HSM systems for Linux are also available, despite the fact that there is no generic HSM API available in Linux.

Most of these HSM systems use proprietary code, so information about them is limited to pieces of information collected from public sources. Following are some examples of how HSM systems for Linux work.

FUSE pass-through

Probably the most common way to implement an HSM system on Linux is by using a FUSE overlaid filesystem that exposes access safe filesystem objects.

The FUSE filesystem intercepts all filesystem object access on the overlaid filesystem and controls access to objects on the local filesystem, so it can manage seamless migration of local filesystem content.

The libprojfs port of the Windows ProjFS API for Linux is an example of a FUSE based HSM.

The use of a FUSE overlaid filesystem has noticeable performance cost even when accessing objects with complete content on local filesystem.

The Android FUSE BPF project is a proposed solution to reducing this performance cost.

Out-of-tree driver

There is at least one known example of an HSM that is implemented in the kernel, but was not upstreamed.

The Android Incremental File System can be seen as an HSM to access Android applications directly from the cloud without having to install them locally.

It was implemented as a kernel driver, because the performance overhead of FUSE (context switches in particular) was considered unacceptable for the Android workloads.

XFS and DMAPI

DMAPI is an old standard for HSM-filesystem API that is implemented by some non-Linux filesystems.

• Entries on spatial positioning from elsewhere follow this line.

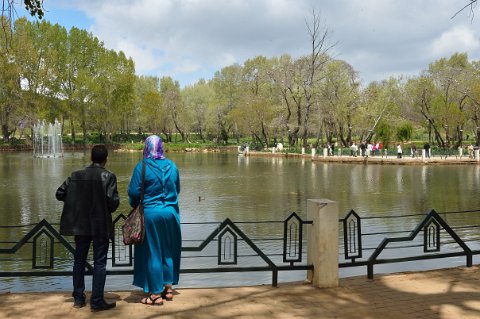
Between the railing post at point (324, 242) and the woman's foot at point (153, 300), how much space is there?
2024mm

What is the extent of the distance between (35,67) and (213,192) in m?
55.2

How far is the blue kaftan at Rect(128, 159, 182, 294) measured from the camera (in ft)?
18.1

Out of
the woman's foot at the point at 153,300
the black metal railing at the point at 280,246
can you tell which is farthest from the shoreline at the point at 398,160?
the woman's foot at the point at 153,300

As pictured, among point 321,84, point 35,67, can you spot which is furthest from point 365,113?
point 35,67

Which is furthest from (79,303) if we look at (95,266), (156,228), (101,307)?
(156,228)

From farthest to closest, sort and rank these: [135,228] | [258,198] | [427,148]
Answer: [427,148], [258,198], [135,228]

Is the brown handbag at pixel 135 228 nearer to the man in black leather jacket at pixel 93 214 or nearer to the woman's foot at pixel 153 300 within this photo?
the man in black leather jacket at pixel 93 214

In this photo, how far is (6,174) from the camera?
→ 31.6 m

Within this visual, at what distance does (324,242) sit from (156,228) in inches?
84.9

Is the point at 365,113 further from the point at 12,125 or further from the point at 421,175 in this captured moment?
the point at 12,125

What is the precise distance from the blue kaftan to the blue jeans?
1.22 feet

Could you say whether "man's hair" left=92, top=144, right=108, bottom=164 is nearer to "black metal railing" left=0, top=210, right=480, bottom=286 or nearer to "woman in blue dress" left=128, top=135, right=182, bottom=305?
"woman in blue dress" left=128, top=135, right=182, bottom=305

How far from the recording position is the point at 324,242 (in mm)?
6262

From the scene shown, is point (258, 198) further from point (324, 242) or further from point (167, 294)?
point (167, 294)
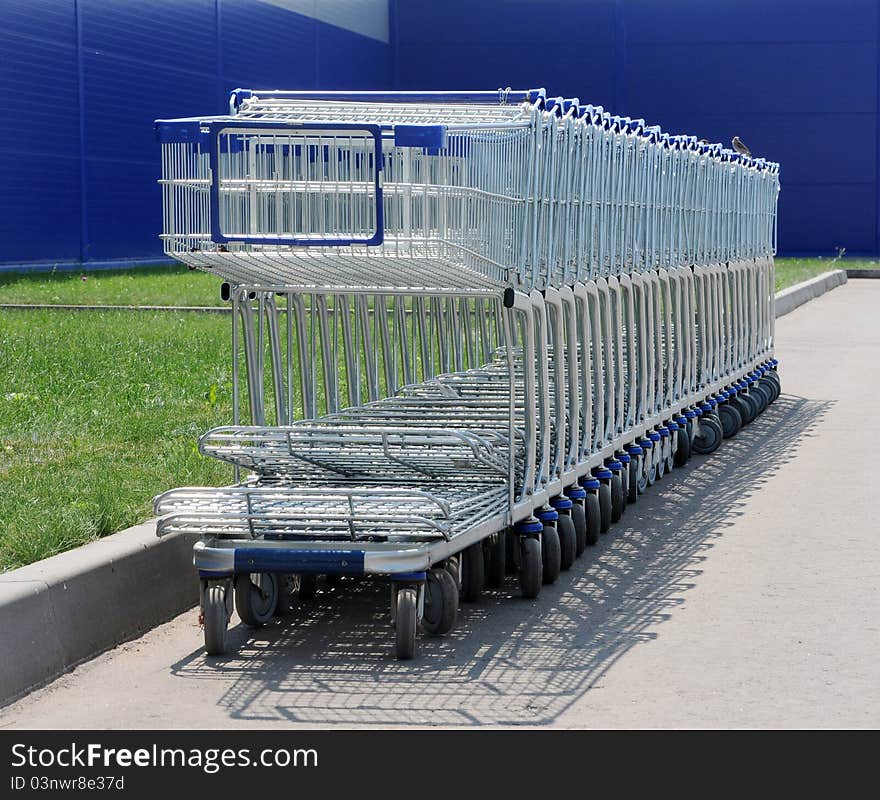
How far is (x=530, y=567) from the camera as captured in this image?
23.4 ft

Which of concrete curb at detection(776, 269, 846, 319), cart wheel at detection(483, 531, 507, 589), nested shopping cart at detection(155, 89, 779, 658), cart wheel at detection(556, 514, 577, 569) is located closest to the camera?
nested shopping cart at detection(155, 89, 779, 658)

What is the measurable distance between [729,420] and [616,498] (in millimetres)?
3744

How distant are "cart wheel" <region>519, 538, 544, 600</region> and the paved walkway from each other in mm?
66

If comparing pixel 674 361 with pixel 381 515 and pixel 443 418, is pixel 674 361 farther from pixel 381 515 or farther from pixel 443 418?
pixel 381 515

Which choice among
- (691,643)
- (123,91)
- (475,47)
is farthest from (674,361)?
(475,47)

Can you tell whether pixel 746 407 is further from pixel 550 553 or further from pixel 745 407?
pixel 550 553

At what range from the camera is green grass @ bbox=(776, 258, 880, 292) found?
97.1 feet

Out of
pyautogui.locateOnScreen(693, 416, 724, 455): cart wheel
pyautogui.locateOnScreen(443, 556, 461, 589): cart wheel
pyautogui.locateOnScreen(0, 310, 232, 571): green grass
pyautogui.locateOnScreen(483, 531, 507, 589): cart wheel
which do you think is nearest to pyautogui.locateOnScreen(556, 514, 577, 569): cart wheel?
pyautogui.locateOnScreen(483, 531, 507, 589): cart wheel

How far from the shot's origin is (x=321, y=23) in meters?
40.6

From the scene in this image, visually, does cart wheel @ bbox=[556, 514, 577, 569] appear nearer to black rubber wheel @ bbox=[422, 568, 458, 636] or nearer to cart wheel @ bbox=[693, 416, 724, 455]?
black rubber wheel @ bbox=[422, 568, 458, 636]

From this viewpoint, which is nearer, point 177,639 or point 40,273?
point 177,639

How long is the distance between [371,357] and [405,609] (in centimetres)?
334

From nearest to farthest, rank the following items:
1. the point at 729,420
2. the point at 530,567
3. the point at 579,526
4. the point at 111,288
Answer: the point at 530,567
the point at 579,526
the point at 729,420
the point at 111,288

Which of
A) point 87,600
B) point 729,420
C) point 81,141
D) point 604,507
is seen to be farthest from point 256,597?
point 81,141
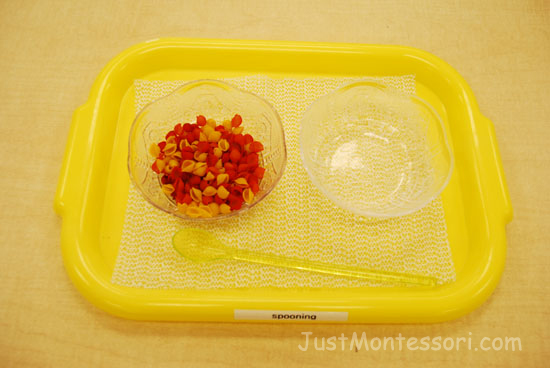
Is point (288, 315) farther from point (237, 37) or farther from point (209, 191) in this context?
point (237, 37)

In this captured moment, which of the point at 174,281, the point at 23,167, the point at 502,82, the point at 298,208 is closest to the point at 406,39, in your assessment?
the point at 502,82

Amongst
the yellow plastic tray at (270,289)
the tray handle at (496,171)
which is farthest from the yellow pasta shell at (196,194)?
the tray handle at (496,171)

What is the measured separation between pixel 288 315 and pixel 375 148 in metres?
0.34

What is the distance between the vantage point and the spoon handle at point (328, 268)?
1.97 feet

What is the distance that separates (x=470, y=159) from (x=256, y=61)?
0.44m

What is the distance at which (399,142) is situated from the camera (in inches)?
27.9

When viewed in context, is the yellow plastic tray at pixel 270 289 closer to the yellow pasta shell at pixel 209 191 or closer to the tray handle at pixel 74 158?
the tray handle at pixel 74 158

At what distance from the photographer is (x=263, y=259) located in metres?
0.61

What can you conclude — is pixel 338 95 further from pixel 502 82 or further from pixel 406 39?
pixel 502 82

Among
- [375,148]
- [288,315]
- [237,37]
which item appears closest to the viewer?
[288,315]

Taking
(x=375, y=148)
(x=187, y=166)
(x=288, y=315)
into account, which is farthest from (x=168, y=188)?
(x=375, y=148)

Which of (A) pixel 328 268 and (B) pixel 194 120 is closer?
(A) pixel 328 268

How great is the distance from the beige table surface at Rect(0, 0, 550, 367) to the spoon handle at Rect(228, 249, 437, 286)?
0.08 metres

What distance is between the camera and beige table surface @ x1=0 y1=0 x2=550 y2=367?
0.58 metres
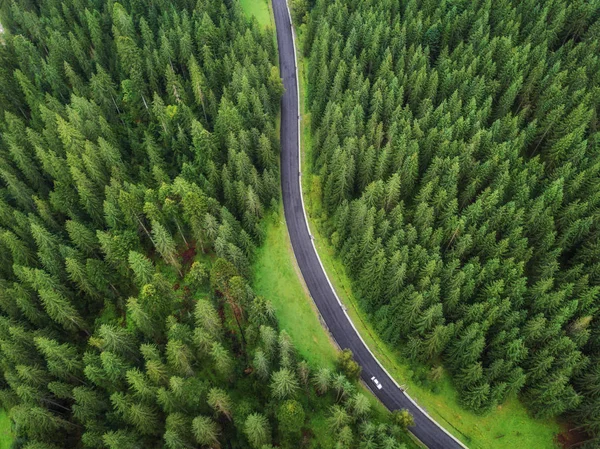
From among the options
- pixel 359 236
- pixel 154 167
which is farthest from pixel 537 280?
pixel 154 167

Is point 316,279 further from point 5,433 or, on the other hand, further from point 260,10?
point 260,10

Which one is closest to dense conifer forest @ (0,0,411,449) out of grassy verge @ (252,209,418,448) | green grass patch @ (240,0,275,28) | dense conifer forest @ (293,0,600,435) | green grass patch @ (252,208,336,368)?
grassy verge @ (252,209,418,448)

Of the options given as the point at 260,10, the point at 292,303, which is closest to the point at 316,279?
the point at 292,303

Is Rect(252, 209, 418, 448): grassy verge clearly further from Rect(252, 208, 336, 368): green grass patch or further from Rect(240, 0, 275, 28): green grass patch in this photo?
Rect(240, 0, 275, 28): green grass patch

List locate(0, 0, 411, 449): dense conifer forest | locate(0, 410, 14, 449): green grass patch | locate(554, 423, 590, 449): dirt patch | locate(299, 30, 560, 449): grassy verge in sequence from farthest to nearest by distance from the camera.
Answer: locate(0, 410, 14, 449): green grass patch < locate(299, 30, 560, 449): grassy verge < locate(554, 423, 590, 449): dirt patch < locate(0, 0, 411, 449): dense conifer forest

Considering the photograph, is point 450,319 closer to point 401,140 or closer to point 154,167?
point 401,140

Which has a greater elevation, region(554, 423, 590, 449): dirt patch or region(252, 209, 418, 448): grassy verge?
region(252, 209, 418, 448): grassy verge

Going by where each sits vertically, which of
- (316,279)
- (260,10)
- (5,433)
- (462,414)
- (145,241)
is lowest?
(5,433)
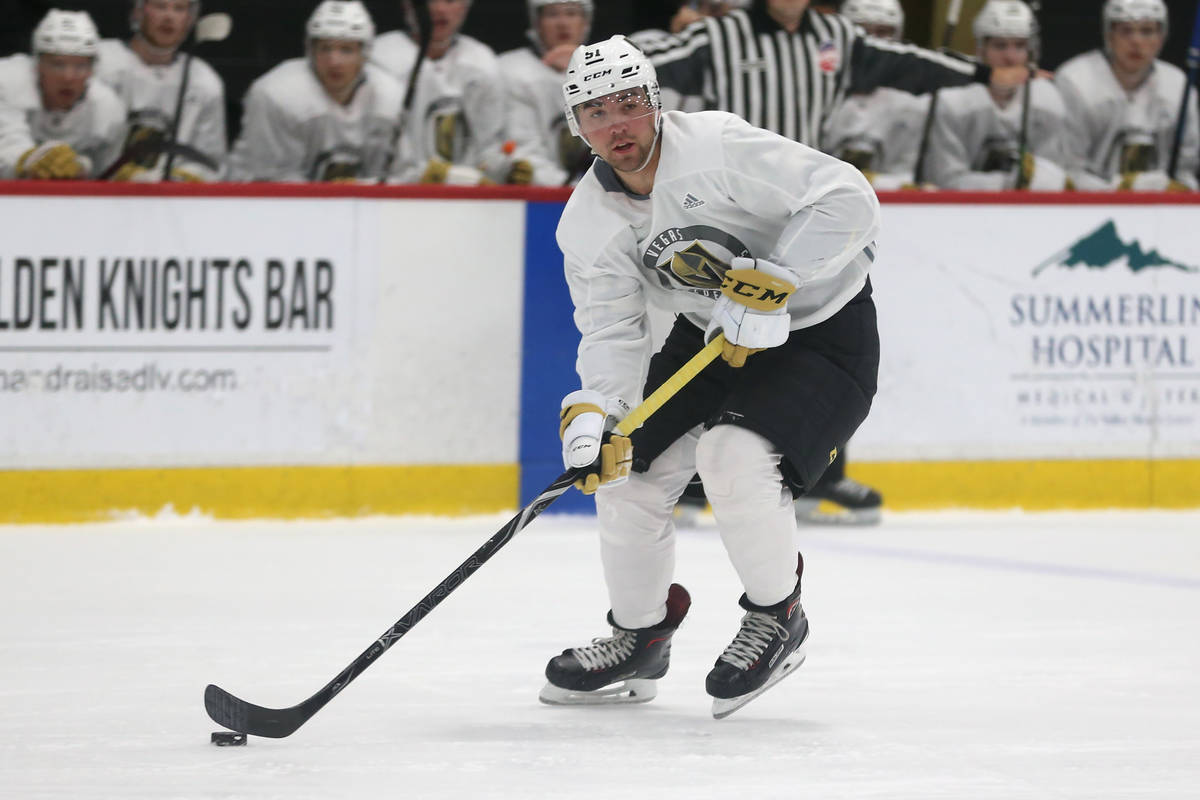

The only Linux native filesystem that had partial support for DMAPI is XFS, but XFS DMAPI support was never fully upstreamed.

In Linux kernel v2.6.36, commit 288699fecaff xfs: drop dmapi hooks removed most of the XFS DMAPI code, saying that "If we'll ever get HSM support in mainline at least the namespace events can be done much saner in the VFS instead of the individual filesystem, so it's not like this is much help for future work."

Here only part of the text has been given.